Stored records
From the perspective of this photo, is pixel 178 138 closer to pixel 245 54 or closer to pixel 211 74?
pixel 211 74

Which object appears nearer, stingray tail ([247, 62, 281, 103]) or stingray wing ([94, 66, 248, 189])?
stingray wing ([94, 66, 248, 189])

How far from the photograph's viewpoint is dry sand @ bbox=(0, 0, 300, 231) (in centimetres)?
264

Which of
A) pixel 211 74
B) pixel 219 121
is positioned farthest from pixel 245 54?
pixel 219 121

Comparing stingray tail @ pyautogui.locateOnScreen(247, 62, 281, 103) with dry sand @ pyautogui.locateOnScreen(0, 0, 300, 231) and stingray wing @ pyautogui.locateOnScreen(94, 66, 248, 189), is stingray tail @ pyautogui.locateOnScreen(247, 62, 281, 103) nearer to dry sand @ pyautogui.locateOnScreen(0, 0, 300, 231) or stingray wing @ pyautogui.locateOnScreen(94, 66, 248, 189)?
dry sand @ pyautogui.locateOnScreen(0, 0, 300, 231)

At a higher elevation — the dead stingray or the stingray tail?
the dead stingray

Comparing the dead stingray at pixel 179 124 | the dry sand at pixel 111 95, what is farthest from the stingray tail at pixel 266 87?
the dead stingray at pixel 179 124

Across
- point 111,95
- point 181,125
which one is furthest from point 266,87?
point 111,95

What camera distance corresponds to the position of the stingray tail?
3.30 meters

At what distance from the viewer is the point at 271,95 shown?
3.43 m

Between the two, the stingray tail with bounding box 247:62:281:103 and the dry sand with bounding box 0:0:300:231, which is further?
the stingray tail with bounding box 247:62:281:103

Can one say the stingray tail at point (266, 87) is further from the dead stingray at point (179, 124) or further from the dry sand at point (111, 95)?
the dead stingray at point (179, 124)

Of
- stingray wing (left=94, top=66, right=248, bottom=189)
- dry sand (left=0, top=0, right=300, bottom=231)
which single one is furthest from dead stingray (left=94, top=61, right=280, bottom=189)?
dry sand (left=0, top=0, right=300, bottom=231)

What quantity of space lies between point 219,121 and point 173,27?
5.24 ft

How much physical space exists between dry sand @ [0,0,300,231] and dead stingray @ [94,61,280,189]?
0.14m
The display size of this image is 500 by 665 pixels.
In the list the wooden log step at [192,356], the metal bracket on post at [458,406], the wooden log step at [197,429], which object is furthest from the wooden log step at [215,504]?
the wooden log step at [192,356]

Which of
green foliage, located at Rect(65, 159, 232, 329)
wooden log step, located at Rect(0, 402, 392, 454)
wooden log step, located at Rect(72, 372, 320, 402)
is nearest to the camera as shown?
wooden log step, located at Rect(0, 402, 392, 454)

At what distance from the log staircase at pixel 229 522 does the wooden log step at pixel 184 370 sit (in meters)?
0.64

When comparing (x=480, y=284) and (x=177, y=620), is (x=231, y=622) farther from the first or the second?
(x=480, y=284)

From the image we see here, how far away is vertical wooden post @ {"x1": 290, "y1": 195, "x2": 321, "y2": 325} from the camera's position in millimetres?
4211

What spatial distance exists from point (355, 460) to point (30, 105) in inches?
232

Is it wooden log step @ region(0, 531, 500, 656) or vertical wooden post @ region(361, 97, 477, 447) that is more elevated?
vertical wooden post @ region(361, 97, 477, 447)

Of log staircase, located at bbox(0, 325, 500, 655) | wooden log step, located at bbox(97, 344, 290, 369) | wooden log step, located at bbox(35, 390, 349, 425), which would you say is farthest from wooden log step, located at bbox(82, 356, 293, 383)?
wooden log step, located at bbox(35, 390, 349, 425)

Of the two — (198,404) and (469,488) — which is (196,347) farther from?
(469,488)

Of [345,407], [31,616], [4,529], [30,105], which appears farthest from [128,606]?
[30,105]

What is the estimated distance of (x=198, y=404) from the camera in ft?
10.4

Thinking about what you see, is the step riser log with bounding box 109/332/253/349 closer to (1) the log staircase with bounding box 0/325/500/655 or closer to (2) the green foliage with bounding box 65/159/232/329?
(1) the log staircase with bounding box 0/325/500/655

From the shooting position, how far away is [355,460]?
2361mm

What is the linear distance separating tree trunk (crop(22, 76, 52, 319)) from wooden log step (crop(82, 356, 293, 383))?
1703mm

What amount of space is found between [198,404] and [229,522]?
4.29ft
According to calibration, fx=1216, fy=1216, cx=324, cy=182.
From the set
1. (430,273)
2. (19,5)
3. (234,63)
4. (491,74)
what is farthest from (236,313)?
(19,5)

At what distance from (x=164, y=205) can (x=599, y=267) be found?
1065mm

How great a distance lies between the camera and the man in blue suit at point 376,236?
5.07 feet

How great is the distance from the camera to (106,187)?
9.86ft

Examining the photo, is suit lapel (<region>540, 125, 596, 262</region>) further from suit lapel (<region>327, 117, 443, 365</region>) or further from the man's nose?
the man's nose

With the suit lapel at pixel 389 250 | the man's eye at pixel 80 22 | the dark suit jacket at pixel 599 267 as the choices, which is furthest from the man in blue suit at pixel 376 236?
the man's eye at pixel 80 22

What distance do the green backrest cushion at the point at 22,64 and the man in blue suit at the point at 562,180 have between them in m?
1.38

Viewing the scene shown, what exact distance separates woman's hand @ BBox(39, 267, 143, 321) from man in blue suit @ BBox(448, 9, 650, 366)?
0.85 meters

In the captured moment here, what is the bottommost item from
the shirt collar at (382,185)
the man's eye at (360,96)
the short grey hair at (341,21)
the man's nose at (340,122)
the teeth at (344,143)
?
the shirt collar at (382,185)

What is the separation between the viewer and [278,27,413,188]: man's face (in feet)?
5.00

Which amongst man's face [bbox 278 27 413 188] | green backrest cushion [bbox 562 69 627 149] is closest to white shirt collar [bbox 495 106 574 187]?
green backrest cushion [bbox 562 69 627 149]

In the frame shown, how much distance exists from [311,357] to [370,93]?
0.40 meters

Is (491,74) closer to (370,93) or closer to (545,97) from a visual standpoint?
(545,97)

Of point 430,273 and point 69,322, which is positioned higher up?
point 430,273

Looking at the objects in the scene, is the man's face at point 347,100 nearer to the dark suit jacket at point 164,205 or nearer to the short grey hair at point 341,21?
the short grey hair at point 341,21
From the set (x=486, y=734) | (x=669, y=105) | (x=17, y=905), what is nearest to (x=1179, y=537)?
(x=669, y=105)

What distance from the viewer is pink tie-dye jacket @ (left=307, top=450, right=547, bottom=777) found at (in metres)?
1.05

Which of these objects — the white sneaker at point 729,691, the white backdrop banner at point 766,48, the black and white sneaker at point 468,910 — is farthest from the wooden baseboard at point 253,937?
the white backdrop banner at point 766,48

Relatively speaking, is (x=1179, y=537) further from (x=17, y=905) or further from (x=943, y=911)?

:: Given request ::
Turn the records, starting at the line that contains "Viewing the scene" and ending after the line that contains "0.85 meters", into a Markdown table with the columns Row and Text, numbering each line and leaving out blank lines.

:: The solution ::
| Row | Text |
|---|---|
| 1 | Viewing the scene shown, what exact distance separates woman's hand @ BBox(39, 267, 143, 321) from man in blue suit @ BBox(448, 9, 650, 366)? |
| 2 | 0.85 meters |